== Your tasks ==
1. List every speaker label that introduces a turn in the trial-coverage transcript, in order of first appearance.
2. From the trial-coverage transcript, extract the passage starting with "JAKE TAPPER, CNN" and going on through "way. Either way.".
3. Translate this sentence from the trial-coverage transcript into French: "I have absolutely no idea how this is going to end."

== Reading text ==
* BEGIN *
REID: Which can be hard to find consensus on something like this. Most of the trials I've covered over the past 15 years, you have some idea of the outcome. I don't think anyone knows here.

COLLINS: When he says jurors are also not required to accept the testimony of a witness who has no interest in the outcome of a case. Basically saying, you know, they've heard from people like Stormy Daniels and Michael Cohen. They've also heard from C-SPAN executives and people who were White House aides who were still loyal to Donald Trump as all of this was going on.

REID: Yes, he's just talking about, you know, how do you weigh different witnesses, their motivations. He's going through all of this. I think this is going to be fascinating to the jury. But to drive consensus across 12 people when you're dealing with this kind of case, unprecedented, so complex, and the witnesses, I mean, again, Michael Cohen, as the prosecutor said, they would not have selected him at the witness door. But he is what they got and they did the best they could. This is a historic task.

And again, the judge walking the jury through step by step exactly how they're going to approach this. I have absolutely no idea how this is going to end.

COLLINS: Yes, and of course we've heard from a lot of these attorney's witnesses, Michael Cohen, Stormy Daniels, they're watching all of this very closely this week to see what it is this jury decides once they are inside the jury room. Jake, they're still very much in the middle of these instructions from the judge.

JAKE TAPPER, CNN ANCHOR: Yes. And we're joined right now by former Trump attorney Tim Parlatore. And, Tim, I want to come to you in a second. But before I do, Nia-Malika and Jamie, you can always -- you can already hear the partisans out there preparing their talking points for whatever the jury does. The jury is evil and stupid and biased. Either way, by the way. Either way.

And it does remind us of the incredible responsibility these jurors have. Judge Merchan right now, under our law, Michael Cohen is an accomplice. That's a point that they're making there. But it is -- whatever the juries decide -- the jurors decide we just -- we need to respect it one way or the other.
* END *
== Raw records ==
* BEGIN *
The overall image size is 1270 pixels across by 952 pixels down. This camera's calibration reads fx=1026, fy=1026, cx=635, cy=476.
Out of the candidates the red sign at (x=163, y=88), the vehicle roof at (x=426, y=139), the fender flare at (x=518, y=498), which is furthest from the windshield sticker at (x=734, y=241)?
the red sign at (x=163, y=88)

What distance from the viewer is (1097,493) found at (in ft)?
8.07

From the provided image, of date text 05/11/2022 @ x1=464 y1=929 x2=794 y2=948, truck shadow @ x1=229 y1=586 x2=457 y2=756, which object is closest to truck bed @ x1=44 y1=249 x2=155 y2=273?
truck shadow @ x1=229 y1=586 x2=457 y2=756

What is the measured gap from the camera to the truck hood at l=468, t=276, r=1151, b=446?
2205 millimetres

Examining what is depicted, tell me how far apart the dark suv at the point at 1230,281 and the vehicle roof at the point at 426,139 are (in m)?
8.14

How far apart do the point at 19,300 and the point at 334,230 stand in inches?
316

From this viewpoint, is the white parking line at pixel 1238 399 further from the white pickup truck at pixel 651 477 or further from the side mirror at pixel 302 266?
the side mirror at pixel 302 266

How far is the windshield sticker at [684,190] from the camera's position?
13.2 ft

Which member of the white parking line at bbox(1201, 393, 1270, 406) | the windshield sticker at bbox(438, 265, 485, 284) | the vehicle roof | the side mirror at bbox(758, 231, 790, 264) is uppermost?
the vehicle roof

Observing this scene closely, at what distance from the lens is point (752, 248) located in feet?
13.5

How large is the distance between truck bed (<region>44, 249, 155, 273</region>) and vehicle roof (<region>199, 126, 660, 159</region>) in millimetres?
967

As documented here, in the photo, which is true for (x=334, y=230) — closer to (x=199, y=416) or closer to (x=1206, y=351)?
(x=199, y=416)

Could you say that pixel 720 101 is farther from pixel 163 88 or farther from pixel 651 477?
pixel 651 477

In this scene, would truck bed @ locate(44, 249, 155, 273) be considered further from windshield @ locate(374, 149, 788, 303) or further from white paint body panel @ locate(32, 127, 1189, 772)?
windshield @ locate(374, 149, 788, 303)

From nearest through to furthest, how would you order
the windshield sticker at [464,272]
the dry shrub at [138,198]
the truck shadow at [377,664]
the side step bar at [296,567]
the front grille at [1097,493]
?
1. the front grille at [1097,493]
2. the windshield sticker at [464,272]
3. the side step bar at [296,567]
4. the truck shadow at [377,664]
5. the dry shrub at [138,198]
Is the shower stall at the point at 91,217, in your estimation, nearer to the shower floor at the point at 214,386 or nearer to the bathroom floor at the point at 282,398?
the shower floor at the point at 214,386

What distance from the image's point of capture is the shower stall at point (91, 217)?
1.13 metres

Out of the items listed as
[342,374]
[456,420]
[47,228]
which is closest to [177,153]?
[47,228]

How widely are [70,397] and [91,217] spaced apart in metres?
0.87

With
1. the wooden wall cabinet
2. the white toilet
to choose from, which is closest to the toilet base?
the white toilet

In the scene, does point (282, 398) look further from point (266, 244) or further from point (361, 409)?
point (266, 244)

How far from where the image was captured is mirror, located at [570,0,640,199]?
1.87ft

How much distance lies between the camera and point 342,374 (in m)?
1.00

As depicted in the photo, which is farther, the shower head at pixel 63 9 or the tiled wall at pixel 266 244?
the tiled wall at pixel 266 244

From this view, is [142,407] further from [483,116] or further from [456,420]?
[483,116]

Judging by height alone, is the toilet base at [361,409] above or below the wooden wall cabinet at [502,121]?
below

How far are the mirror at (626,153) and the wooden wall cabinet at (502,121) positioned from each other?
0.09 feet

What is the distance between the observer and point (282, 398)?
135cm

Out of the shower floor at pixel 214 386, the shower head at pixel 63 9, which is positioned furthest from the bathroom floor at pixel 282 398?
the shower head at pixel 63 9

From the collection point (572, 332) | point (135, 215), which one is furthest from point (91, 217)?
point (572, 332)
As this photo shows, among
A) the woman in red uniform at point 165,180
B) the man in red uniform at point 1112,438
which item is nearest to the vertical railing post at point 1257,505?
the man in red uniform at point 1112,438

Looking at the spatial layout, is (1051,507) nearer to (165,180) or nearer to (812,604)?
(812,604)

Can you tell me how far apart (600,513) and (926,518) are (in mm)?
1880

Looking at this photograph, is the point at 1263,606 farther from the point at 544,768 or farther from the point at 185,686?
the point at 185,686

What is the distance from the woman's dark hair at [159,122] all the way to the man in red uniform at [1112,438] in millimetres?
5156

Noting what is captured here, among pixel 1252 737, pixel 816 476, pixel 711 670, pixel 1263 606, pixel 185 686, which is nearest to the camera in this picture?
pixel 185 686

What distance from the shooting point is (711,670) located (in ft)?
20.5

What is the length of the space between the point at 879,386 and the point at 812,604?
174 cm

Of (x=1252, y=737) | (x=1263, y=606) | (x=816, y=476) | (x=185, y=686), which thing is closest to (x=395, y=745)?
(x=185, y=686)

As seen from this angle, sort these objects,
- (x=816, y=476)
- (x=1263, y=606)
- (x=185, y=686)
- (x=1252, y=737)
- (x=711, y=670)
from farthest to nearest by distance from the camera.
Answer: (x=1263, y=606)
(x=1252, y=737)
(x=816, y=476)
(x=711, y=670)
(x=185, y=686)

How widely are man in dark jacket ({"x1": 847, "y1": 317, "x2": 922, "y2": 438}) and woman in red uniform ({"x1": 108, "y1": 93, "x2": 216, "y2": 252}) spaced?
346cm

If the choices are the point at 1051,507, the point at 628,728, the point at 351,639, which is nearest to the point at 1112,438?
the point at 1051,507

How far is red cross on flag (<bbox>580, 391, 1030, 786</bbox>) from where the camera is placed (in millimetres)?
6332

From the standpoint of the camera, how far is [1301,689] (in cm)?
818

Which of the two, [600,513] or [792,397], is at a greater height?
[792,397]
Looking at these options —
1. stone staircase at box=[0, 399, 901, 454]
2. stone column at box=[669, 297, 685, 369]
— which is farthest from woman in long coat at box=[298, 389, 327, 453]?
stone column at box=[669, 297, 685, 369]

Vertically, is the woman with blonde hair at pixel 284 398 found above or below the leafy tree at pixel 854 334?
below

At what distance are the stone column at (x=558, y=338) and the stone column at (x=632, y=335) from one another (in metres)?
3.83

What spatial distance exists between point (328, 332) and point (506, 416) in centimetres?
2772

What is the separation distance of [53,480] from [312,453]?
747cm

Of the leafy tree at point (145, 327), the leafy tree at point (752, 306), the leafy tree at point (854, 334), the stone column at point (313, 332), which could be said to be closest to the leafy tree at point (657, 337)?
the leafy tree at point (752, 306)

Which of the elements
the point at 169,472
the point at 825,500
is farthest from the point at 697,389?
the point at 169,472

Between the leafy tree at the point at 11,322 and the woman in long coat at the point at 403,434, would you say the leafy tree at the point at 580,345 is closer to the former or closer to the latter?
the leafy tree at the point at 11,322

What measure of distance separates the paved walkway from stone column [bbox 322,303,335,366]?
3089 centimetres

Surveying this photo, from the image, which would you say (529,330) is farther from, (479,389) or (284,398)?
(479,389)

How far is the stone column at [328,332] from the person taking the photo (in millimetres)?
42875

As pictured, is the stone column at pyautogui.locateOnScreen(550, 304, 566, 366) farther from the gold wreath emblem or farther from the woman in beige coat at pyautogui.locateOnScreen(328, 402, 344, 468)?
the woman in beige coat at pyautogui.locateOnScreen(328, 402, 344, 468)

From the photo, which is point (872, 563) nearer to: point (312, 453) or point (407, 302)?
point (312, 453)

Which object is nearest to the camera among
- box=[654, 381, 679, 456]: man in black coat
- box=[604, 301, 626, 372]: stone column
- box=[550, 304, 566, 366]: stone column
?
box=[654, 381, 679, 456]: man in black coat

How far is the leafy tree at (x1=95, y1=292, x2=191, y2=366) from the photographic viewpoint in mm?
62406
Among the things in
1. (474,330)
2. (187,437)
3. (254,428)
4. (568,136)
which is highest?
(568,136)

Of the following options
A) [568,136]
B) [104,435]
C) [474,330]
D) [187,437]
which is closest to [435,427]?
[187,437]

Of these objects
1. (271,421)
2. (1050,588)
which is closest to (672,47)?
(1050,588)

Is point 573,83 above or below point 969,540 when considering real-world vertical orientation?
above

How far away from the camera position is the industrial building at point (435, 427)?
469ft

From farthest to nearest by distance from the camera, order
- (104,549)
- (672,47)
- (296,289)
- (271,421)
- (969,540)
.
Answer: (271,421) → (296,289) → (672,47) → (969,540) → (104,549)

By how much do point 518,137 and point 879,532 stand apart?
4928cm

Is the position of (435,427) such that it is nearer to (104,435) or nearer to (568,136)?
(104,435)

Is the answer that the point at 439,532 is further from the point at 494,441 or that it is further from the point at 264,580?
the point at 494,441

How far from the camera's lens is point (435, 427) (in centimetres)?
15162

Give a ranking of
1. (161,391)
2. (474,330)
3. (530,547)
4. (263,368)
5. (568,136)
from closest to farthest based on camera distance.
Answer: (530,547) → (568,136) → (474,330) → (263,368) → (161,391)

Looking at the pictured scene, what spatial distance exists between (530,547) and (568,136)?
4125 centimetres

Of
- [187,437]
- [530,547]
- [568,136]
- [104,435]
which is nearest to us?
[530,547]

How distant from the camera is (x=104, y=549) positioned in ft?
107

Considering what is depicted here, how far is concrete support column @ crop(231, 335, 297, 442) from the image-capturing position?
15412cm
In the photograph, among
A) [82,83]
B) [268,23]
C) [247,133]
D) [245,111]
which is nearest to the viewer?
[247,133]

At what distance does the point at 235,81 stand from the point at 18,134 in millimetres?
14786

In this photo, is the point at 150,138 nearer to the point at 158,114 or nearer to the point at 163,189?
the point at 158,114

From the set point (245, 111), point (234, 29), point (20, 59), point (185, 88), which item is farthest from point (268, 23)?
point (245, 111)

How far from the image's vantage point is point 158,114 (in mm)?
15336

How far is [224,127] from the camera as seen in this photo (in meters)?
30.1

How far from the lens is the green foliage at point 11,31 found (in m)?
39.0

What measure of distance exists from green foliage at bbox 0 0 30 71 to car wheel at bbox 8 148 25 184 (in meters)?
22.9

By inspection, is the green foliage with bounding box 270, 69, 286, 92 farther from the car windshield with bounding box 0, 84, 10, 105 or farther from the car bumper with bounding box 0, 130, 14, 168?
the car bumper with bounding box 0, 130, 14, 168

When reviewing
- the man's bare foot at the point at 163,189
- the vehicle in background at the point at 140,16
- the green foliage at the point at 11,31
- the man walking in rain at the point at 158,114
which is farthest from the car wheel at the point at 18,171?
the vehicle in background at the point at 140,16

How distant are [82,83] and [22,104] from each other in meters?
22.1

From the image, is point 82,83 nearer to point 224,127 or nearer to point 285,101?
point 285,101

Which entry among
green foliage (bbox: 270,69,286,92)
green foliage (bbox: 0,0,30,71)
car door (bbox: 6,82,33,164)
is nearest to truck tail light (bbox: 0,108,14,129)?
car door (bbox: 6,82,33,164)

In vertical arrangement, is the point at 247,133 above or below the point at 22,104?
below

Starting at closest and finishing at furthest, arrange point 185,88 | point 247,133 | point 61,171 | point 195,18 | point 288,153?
* END *
== Solutions in order ==
1.
REID
COLLINS
JAKE TAPPER

2.
JAKE TAPPER, CNN ANCHOR: Yes. And we're joined right now by former Trump attorney Tim Parlatore. And, Tim, I want to come to you in a second. But before I do, Nia-Malika and Jamie, you can always -- you can already hear the partisans out there preparing their talking points for whatever the jury does. The jury is evil and stupid and biased. Either way, by the way. Either way.

3. Je n'ai absolument aucune idée de la façon dont cela va se terminer.